WHAT THE TASK ASKS |
Copy out the passage of the article on female-perpetrated sexual assault that lies between "A few years" and "what happened afterwards.", inclusive.

DOCUMENT SECTION |
┌────────

From a guy in his late twenties who got “black-out drunk”:

A few years ago I was at a small party with a few close friends and some other guests. I had been drinking prior to the party and so by midnight I was very intoxicated. Since it was a friend’s house, I decided to go ahead and fall asleep in the spare bedroom rather than continue drinking and get sick/embarrass myself. Around the time I decided to get into bed, I blacked out. I only remember flashes of what happened afterwards.

At some point I got out of bed to get myself some water. I remember having my shorts and shirt still on and going into the kitchen. As I am filling up a glass, I remember talking with a girl in the kitchen. I can not remember what we talked about at all.

I then remember being in the bedroom and her pushing me against the wall while kissing me. Then flashes of moments: I am pushed on the bed; my shorts are off and she is on top of me; and finally I am in the middle of the bed on top of her.

Yesterday my colleague Conor reported on new research into “the understudied female sexual predator.” Here he relays some of the conclusions from the peer-reviewed paper by Lara Stemple, Andrew Flores, and Ilan H. Meyer:

Stereotypes about women “include the notion that women are nurturing, submissive helpmates to men,” they write. “The idea that women can be sexually manipulative, dominant, and even violent runs counter to these stereotypes. Yet studies have documented female-perpetrated acts that span a wide spectrum of sexual abuse.”

They argue that female perpetration is downplayed among professionals in mental health, social work, public health, and law [...] And according to the paper, when female abusers are reported, they are less likely to be investigated, arrested, or punished compared to male perpetrators, who are regarded as more harmful.

Largely because of those female stereotypes and the stigmas feared by men, such stories of sexual assault are rarely told (James A. Landrith’s being a notable exception). But when we opened the hello@ door for reader experiences, several men came forward. The first story is from Down Under:

I’m an American living in one of the state capital cities in Australia, and I used to enjoy hosting guests on an online house-sharing site. I know how hard it is to find safe, reliable, and cheap accommodation while travelling, so I like trying to give back.

└────────

[Saved entries]
┌────────

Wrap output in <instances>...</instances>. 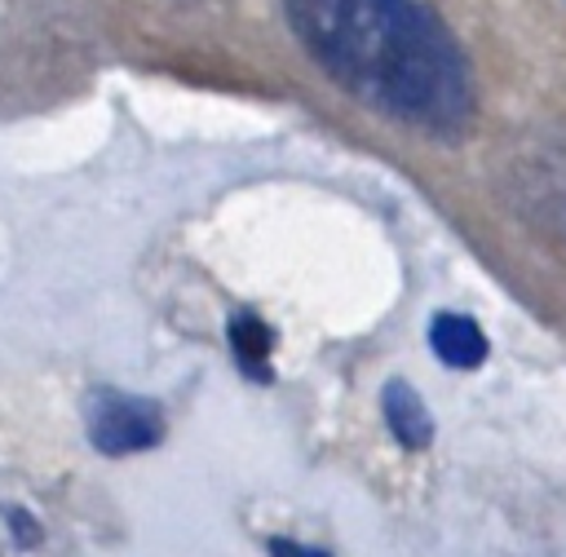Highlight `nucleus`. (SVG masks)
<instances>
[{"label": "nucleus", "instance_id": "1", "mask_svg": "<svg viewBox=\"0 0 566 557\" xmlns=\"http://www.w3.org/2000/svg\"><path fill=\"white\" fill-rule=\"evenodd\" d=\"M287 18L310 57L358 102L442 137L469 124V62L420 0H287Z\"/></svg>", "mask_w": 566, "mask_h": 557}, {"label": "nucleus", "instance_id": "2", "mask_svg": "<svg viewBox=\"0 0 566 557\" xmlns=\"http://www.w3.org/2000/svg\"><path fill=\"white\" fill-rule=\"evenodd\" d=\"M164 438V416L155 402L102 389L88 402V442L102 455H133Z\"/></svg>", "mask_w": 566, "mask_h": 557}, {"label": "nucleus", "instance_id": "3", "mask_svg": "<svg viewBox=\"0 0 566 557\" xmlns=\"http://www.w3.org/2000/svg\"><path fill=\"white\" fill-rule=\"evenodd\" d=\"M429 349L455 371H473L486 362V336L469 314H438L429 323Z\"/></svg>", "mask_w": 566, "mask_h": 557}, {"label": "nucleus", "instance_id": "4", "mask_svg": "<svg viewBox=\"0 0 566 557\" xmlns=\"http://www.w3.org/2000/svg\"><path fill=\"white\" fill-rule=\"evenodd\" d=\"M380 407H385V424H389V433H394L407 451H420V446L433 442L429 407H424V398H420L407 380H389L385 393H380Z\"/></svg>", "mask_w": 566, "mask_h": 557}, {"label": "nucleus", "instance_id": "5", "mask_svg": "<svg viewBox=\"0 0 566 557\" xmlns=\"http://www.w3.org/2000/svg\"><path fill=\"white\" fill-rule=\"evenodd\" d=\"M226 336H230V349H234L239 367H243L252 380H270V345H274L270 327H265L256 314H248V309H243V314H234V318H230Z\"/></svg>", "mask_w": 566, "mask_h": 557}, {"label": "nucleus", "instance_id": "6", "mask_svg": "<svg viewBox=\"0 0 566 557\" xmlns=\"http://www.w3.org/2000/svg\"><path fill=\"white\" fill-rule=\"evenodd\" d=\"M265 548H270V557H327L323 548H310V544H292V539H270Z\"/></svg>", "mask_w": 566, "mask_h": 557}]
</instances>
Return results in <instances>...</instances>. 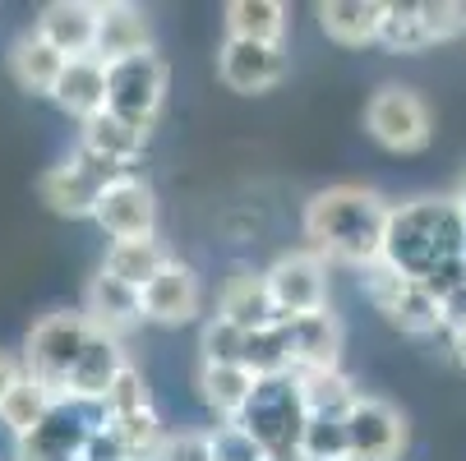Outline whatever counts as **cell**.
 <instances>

└────────

FULL SOLUTION |
A few years ago I was at a small party with a few close friends and some other guests. I had been drinking prior to the party and so by midnight I was very intoxicated. Since it was a friend’s house, I decided to go ahead and fall asleep in the spare bedroom rather than continue drinking and get sick/embarrass myself. Around the time I decided to get into bed, I blacked out. I only remember flashes of what happened afterwards.